Why Big Data Needs Big Buffer Switches - Arista

White Paper

Why Big Data Needs Big Buffer Switches ANDREAS BECHTOLSHEIM, LINCOLN DALE, HUGH HOLBROOK, AND ANG LI Today’s cloud data applications, including Hadoop, Big Data, Search or Storage, are distributed applications running on server clusters with many-to-many communication patterns. The key to achieving predictable performance for these distributed applications is to provide consistent network bandwidth and latency to the various traffic flows since in most cases it is the slowest flow or query completing last that determines the overall performance. In this paper, we demonstrate that without sufficient packet buffer memory in the switches, network bandwidth is allocated grossly unfairly among different flows, resulting in unpredictable completion times for distributed applications. This is the result of packets on certain flows getting dropped more often than on other flows, the so-called TCP/IP Bandwidth Capture effect.
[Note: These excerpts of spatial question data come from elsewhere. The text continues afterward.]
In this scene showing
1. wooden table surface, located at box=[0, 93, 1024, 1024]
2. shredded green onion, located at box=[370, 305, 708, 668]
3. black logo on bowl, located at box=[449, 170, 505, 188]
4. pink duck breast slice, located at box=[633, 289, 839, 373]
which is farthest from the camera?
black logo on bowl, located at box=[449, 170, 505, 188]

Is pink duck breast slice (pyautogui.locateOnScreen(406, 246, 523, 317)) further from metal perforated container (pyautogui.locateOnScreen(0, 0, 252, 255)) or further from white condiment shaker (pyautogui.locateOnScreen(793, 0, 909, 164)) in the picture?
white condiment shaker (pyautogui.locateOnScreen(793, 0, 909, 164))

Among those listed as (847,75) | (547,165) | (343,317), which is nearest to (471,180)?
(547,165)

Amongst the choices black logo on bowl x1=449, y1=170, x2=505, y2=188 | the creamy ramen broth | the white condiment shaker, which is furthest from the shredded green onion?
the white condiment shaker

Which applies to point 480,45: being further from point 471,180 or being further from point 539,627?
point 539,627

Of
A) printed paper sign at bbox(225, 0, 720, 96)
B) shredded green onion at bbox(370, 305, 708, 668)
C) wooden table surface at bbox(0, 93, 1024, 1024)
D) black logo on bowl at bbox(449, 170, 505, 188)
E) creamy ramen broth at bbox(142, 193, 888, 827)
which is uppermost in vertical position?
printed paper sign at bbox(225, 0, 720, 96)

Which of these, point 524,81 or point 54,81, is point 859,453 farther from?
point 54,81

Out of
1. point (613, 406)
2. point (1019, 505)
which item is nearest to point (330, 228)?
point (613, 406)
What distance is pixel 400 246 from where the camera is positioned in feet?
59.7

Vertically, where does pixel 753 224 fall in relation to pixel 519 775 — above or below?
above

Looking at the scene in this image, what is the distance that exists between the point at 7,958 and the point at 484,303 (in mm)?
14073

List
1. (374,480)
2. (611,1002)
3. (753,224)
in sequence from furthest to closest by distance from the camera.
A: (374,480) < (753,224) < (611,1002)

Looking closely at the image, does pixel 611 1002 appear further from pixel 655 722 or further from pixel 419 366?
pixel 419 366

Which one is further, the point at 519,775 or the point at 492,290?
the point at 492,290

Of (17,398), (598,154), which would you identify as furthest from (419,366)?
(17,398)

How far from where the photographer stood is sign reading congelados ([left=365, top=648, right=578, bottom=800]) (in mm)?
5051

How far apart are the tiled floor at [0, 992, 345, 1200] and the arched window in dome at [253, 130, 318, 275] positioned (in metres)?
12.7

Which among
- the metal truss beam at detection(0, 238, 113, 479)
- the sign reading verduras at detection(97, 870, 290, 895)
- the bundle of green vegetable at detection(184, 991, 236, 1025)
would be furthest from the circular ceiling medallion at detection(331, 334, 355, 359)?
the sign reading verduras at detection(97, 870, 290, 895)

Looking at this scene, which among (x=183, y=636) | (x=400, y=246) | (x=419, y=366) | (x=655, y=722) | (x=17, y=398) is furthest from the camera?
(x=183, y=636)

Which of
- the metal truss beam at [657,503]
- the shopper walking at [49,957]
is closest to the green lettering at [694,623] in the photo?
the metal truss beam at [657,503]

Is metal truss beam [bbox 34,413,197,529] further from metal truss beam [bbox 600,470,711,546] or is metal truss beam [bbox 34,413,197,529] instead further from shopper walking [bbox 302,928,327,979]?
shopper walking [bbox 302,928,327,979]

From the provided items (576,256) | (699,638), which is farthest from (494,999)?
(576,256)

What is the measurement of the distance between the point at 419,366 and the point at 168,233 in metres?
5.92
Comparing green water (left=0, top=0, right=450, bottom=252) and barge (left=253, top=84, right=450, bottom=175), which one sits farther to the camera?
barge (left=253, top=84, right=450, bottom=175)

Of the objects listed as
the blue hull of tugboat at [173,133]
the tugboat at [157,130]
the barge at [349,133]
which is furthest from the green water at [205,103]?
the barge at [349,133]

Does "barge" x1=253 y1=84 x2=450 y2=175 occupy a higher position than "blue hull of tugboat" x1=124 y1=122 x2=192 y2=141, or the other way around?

We present simulation data that show that in heavily loaded networks, query completion times are dramatically shorter with big buffer switches compared to small buffer switches.

arista.com

White Paper

Packet Buffers In Cloud Network Switches The performance of distributed Big Data applications depends critically on the packet buffer size of the datacenter switches in the network fabric. In this paper we compare the performance of both individual switches and network fabrics built with a leafspine architecture with switches of various packet buffer sizes under various levels of network load. The results show a dramatic improvement at the application level under load when using big buffer switches. There are two types of switch chips commonly used in datacenter switches. The first type uses on-chip shared SRAM buffers, which today are typically 12 MBytes of packet buffer memory for 128 10G ports, or approximately 100 KBytes per 10GigE port. The second type of switch chip uses external DRAM buffer, which typically provides 100 MBytes of packet buffer per 10GigE port, or 1000X more than the SRAM switch. At Arista, we build datacenter switches with both types of silicon. The small buffer switch silicon is used in the Arista 7050X, 7250X, 7060X, 7260X and 7300X/7320X switches, while the large buffer switch silicon is used in the Arista 7048T, 7280E/7280R, and 7500E/7500R switches. Both types of switch product lines have been widely deployed. In this paper we will discuss how the difference in buffer size affects application performance in distributed cloud applications.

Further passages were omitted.